### [WORK REQUEST]
Quote exactly, and only, the lines of the material below from the line with "castle, love, and tv show image" through the line with "Eurovision: Israël repousse".

### [EXERCISE INPUTS]
=== Begin Enclosure ===
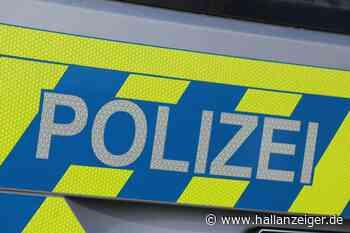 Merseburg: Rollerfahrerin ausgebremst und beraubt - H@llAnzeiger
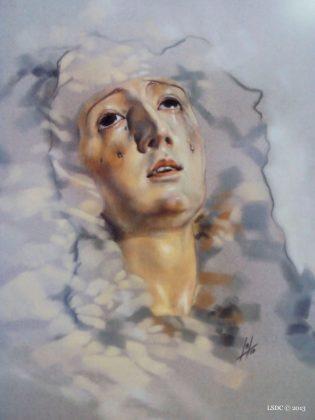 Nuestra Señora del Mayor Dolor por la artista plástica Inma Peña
=== End Enclosure ===
=== Begin Enclosure ===
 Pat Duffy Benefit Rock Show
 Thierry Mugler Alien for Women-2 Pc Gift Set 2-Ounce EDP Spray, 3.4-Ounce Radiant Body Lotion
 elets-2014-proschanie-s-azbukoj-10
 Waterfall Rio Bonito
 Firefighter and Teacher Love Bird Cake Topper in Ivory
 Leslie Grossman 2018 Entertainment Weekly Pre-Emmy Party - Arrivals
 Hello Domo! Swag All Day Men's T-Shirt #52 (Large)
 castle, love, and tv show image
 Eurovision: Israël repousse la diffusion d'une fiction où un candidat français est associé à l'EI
=== End Enclosure ===
### [FINISHED EXERCISE]
 castle, love, and tv show image
 Eurovision: Israël repousse la diffusion d'une fiction où un candidat français est associé à l'EI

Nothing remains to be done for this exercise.